Батюшка расширил глаза от изумления и стал беспомощно хватать ртом воздух.
– Петр Николаевич… – наконец прошептал он, – что вы это… говорите…
Но за Петром уже захлопнулась дверь. И бедный отец Валериан как стоял, так и осел на пол.
– Господи… Господи… – забормотал он, – что это он сказал… что же это?.. Молиться за распинавших… да, да… и за распинавших… Господи… что же это я?.. Прости мя, окаянного… прости нас, окаянных… и… того… тоже… того, убийцу заблудшего… О Господи…

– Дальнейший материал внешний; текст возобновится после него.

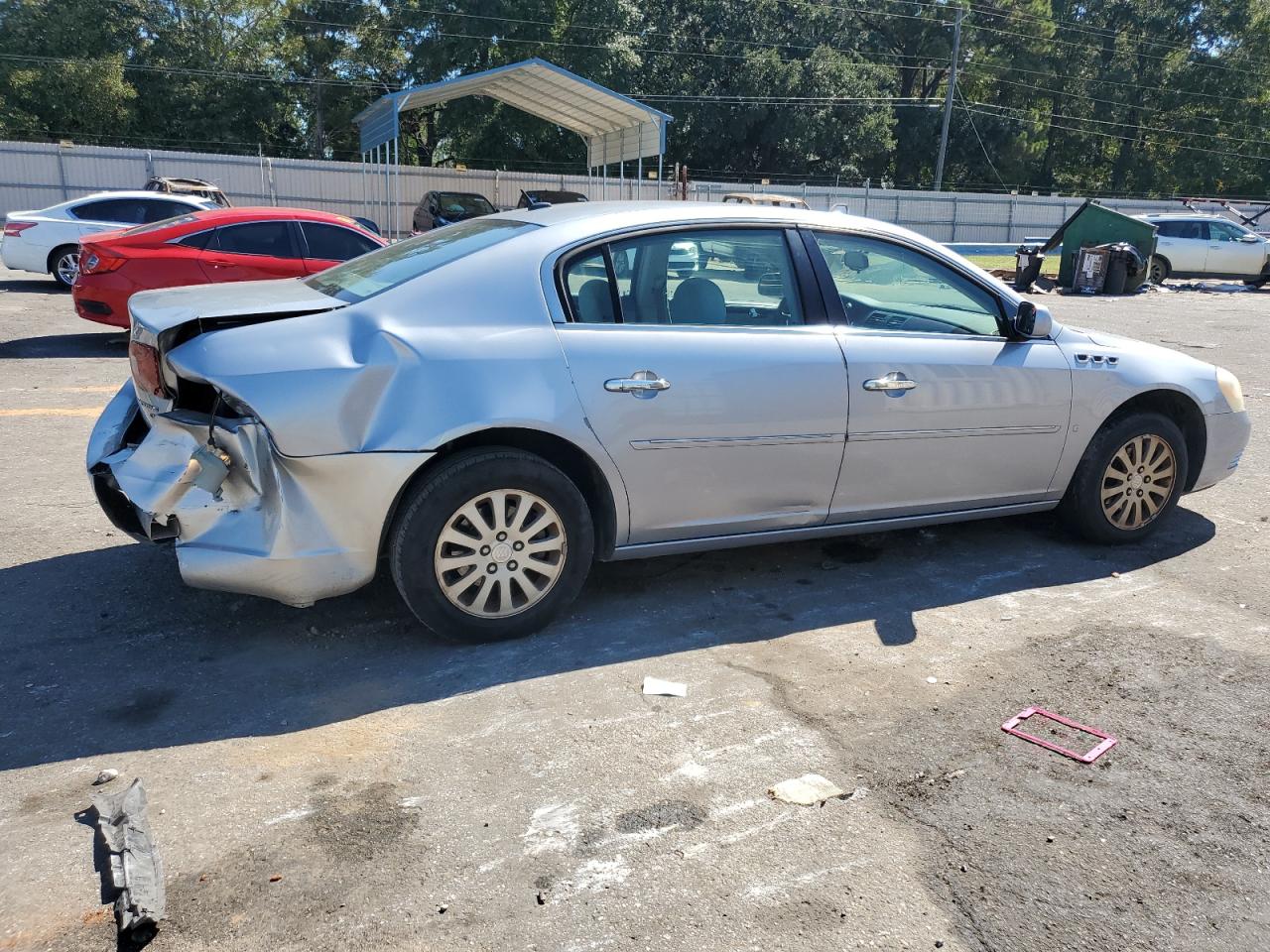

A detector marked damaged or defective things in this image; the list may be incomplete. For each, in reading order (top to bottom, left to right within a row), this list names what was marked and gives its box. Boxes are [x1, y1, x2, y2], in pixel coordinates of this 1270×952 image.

damaged rear bumper [85, 383, 432, 606]
broken bumper cover [86, 383, 432, 606]
broken bumper cover [1189, 409, 1249, 492]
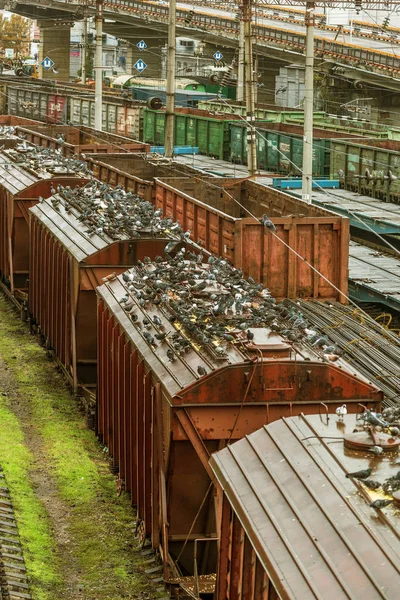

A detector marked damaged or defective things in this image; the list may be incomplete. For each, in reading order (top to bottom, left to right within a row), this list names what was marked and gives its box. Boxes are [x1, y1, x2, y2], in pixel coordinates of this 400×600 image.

rusted metal surface [0, 149, 87, 292]
rusty freight wagon [0, 144, 88, 298]
rusty freight wagon [14, 125, 150, 158]
rusted metal surface [15, 125, 150, 157]
rusted metal surface [29, 190, 181, 392]
rusty freight wagon [29, 182, 186, 398]
rusted metal surface [155, 176, 348, 302]
rusty freight wagon [155, 176, 348, 302]
rusted metal surface [96, 256, 382, 576]
rusty freight wagon [96, 258, 382, 584]
rusted metal surface [209, 412, 400, 600]
rusty freight wagon [209, 412, 400, 600]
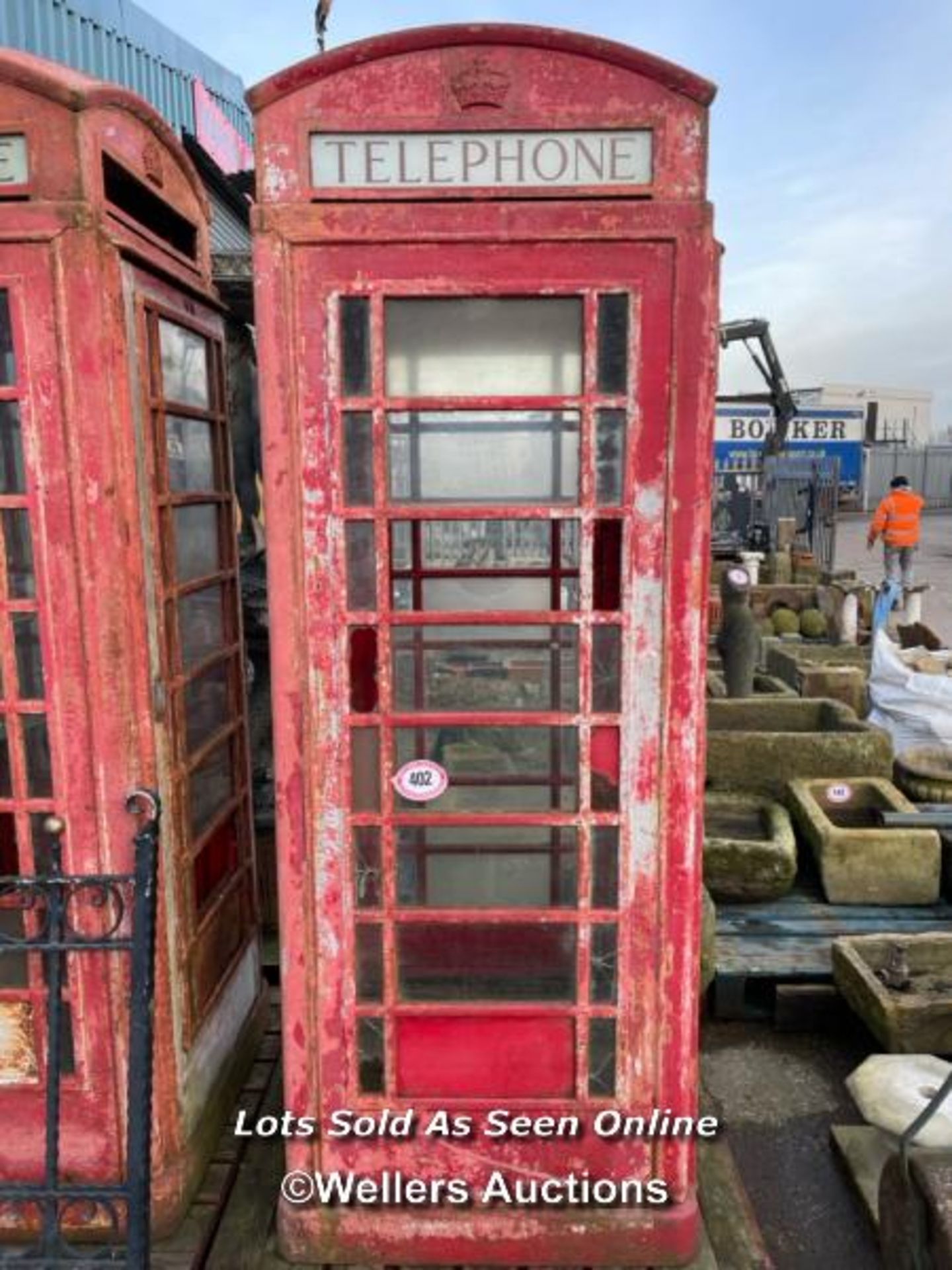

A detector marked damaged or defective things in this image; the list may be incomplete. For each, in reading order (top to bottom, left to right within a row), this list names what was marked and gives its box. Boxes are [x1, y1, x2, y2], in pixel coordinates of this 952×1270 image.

Две недели Петр провалялся в постели, сказываясь больным. Да он и в самом деле был болен. Мысль, что на месте отважного террориста, покончившего с собой, мог оказаться он сам, приводила его в полное расстройство, и он никак не мог определить степень своей готовности всерьез принести себя в жертву революции: застрелиться, как тот, неизвестный герой… или твердо, с гордо поднятой головой проследовать на эшафот. Вдобавок он получил неожиданное письмо от Наденьки, где она писала, что Натан уехал в Вену к Троцкому издавать «Правду», что она одна и скучает и звала Петра в Германию. Это письмо окончательно повергло его в уныние. Первый сумасшедший порыв был – немедленно броситься к ней! Он даже стал лихорадочно собирать вещи, а собрав узелок с бельем и стопочку книг по медицине, присел на минутку на табурет, как бы перед дальней дорогой, держа все свое добро на коленях, да так и просидел весь вечер в полной прострации и недоумении.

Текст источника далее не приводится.